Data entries
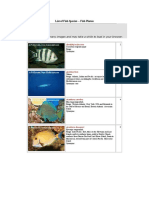 List of Fish Species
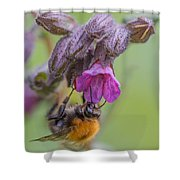 Common Carder Bee Shower Curtain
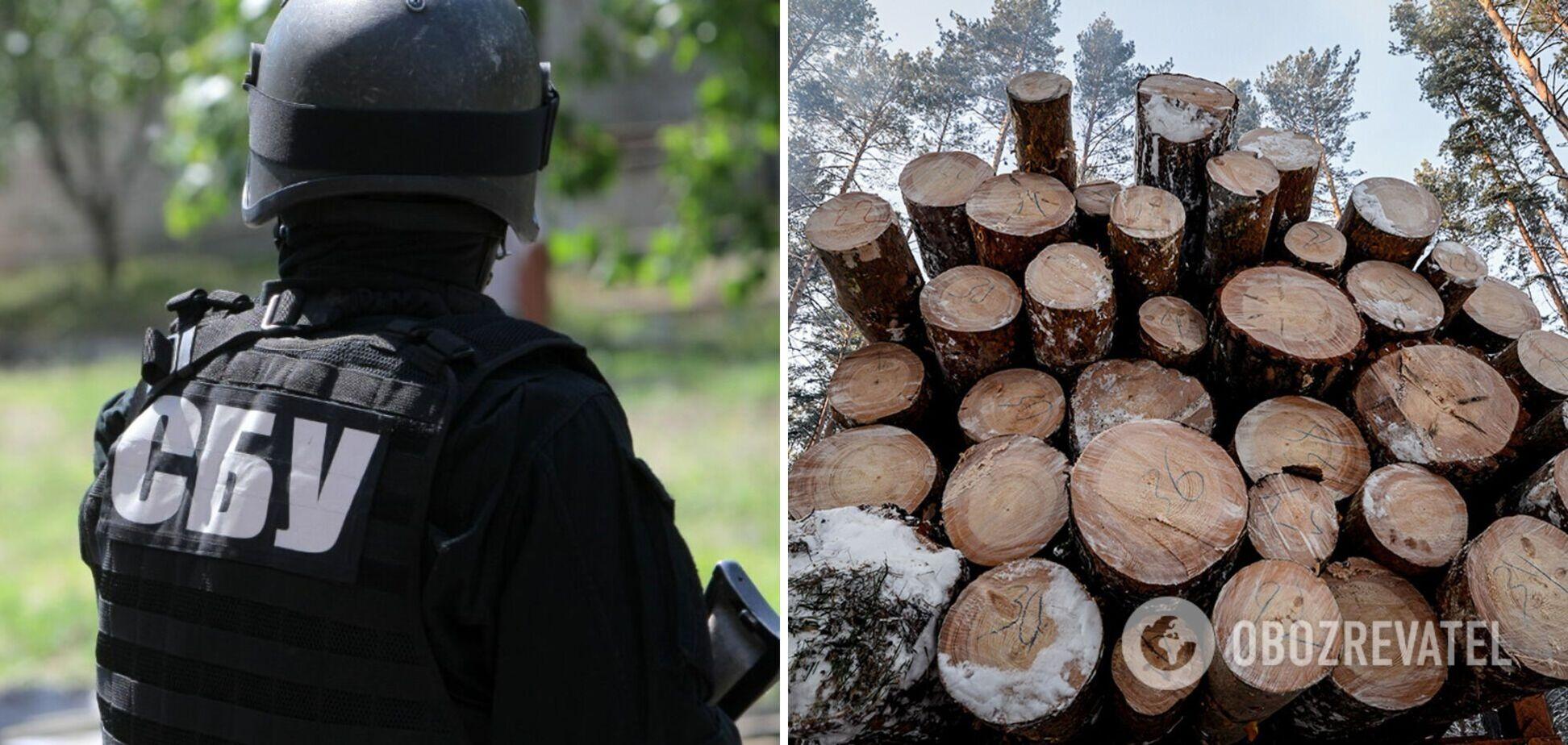 СБУ заблокировала вывоз партии ценной древесины в ЕС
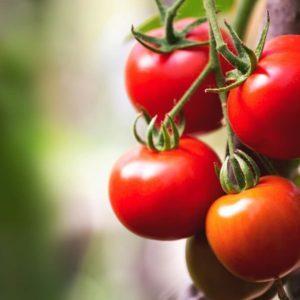 Let's Settle the Tomato Fruit vs. Vegetable Debate (Maybe)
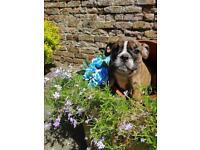Brindle English bulldog girl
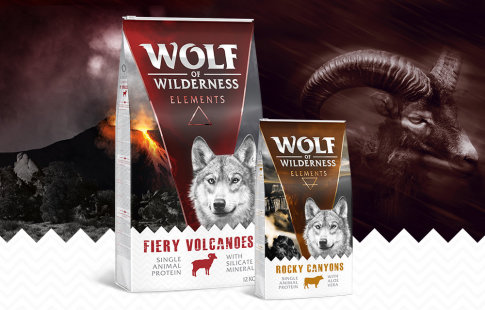 Wolf of Wilderness Elements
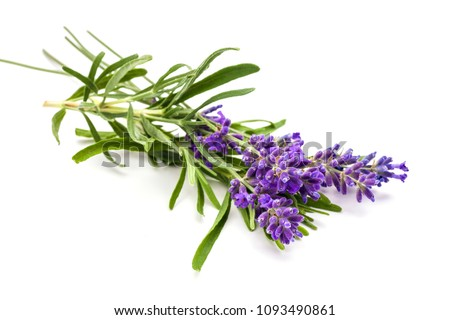Bunch of lavander isolated on white background. Foto stock ©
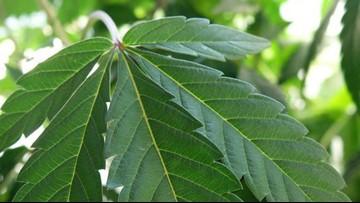 Washington issues its first marijuana research license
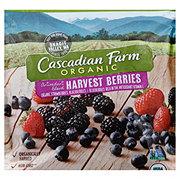 Cascadian Farm Organic Organic Harvest Berries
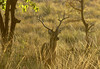 Lone Chital stag at sunset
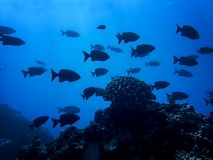 School of Black Fish Silhouette with One Coral Head in Deep Blue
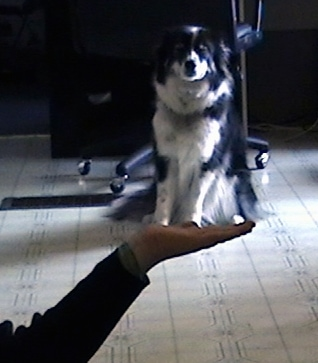 A person has there hand under a paused video of a black with white Ski-Border that is sitting on a tiled floor. The perspective of the image makes it look like the person has a smaller version of the dog in its hand.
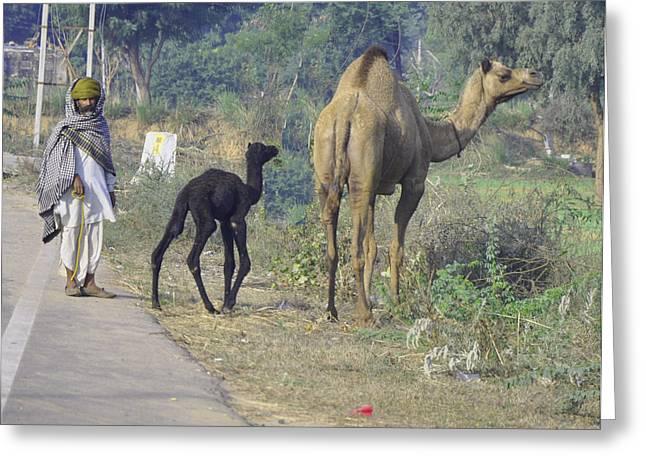 Camel Digital Greeting Cards - Mum and Baby Camel Greeting Card by Vijay Sharon Govender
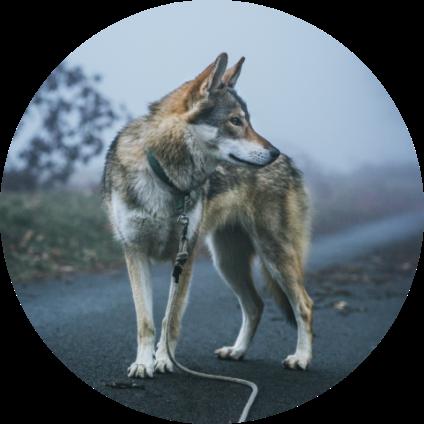 Un Chien-Loup en promenade.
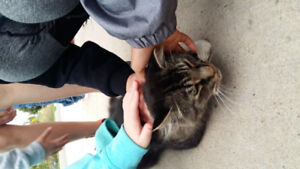 Found this tabby cat at Bessborough school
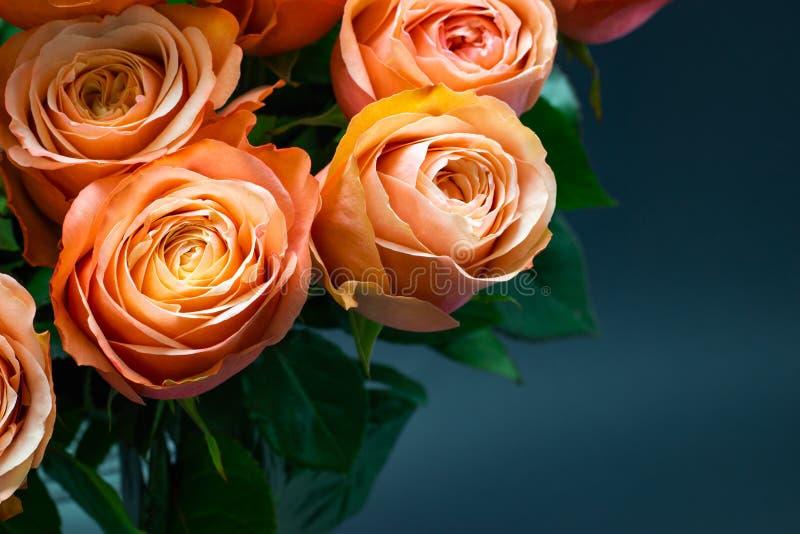 As rosas cor-de-rosa do pêssego fecham-se acima em um fundo floral do fundo escuro imagens de stock royalty free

> _Work instruction_
Starting at the first line of the data, set down each line exactly until you have copied the line with "Wolf of Wilderness Elements", but leave the pictures out.

> _Solved exercise_
 List of Fish Species
 Common Carder Bee Shower Curtain
 СБУ заблокировала вывоз партии ценной древесины в ЕС
 Let's Settle the Tomato Fruit vs. Vegetable Debate (Maybe)
Brindle English bulldog girl
 Wolf of Wilderness Elements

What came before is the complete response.